Task requirements. In the article about La India, copy the passage from "But sing it" to "on Westchester Avenue.", substituting "Queens" for "Bronx" each time it appears.

Source extract.

=-=-=

With a career spanning more than 30 years, La India received the Lifetime Achievement Award at this year’s Premio Lo Nuestro, a Spanish language awards show for Latin music. 

Her songs served as empowerment ballads during the third wave feminist movement of the 90s, when women of color began to join the cause and sexual harassment training in the workplace was still a fresh concept. McSorley’s, the 171-year-old watering hole in the East Village didn’t have their first female employee until 1994 – the same year La India’s groundbreaking album dropped, “Dicen Que Soy/They Say That I am.” The song “Ese Hombre/That Man,” filled with lyrics of a woman scorned, was heralded as the ultimate break-up anthem of the time amongst Hispanic women.

“Es un gran necio/un estúpido engreido/egoista y caprichoso/un payaso vandidoso/inconsciente y presumido/falso enano rencoroso/que no tiene corazón.”

“He is a huge bother/a stupid conceited man/egotistical and unpredictable/a vain clown/inconsiderate and smug/false bitter dwarf/who doesn’t have a heart.”

However, the lyrics were not her own. Charged with Spanish guitar and belted with the same heartfelt torment, the song was written by composer, Manuel Alejandro and originally sung by Rocio Juardo for her 1979 album “Señora.”

According to a 2024 interview with Billboard’s Griselda Flores, La India didn’t sympathize with the words, saying, “I love men and I didn’t feel anger towards them. I thought, ‘How am I going to sing this?’”

But sing it she did, and the song sat at number one on Billboard’s Tropical Airplay for five weeks, catapulting her Salsa career.

But La India wasn’t always her name. Born Linda Bell Viera Caballero in San Juan, Puerto Rico on March 9, 1969, she moved to the Bronx as a toddler and grew up all over the Boogie Down.

“Westchester, Parkchester, 140th and Cypress Avenue -- even in Castle Hill where I still always go to this day,” Caballero told The Press, adding that whenever she visits the Bronx, she makes a point of grabbing a slice at Yankee’s Pizza on Westchester Avenue.

She was a product of her environment, getting into freestyle music in the mid-80s with the likes of John “Jellybean” Benitez and joining the freestyle group TKA, made up entirely of Puerto Rican musicians.

=-=-=

Page-level text extractions:
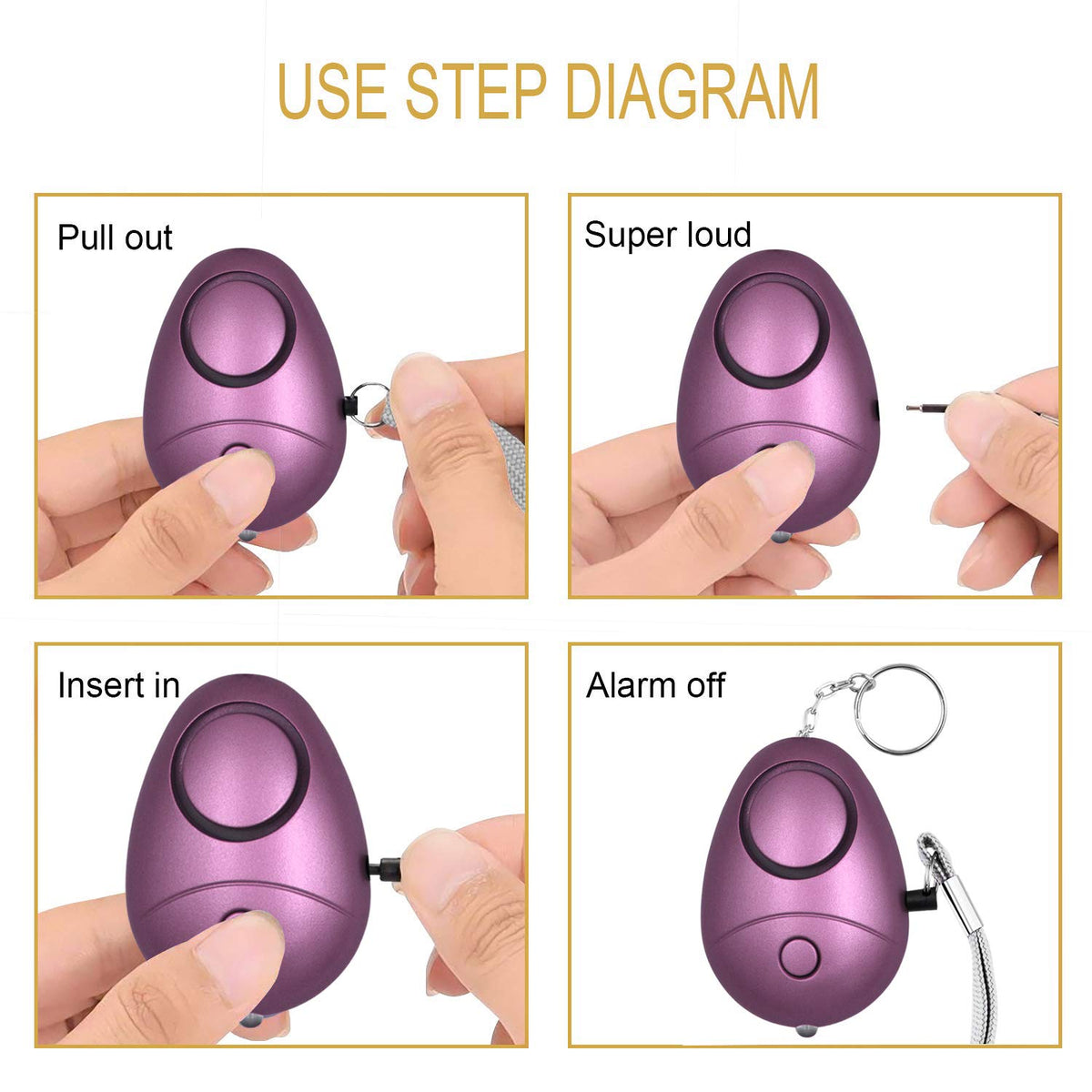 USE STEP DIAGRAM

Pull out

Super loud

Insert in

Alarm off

=-=-=

Task solution.
But sing it she did, and the song sat at number one on Billboard’s Tropical Airplay for five weeks, catapulting her Salsa career.

But La India wasn’t always her name. Born Linda Bell Viera Caballero in San Juan, Puerto Rico on March 9, 1969, she moved to the Queens as a toddler and grew up all over the Boogie Down.

“Westchester, Parkchester, 140th and Cypress Avenue -- even in Castle Hill where I still always go to this day,” Caballero told The Press, adding that whenever she visits the Queens, she makes a point of grabbing a slice at Yankee’s Pizza on Westchester Avenue.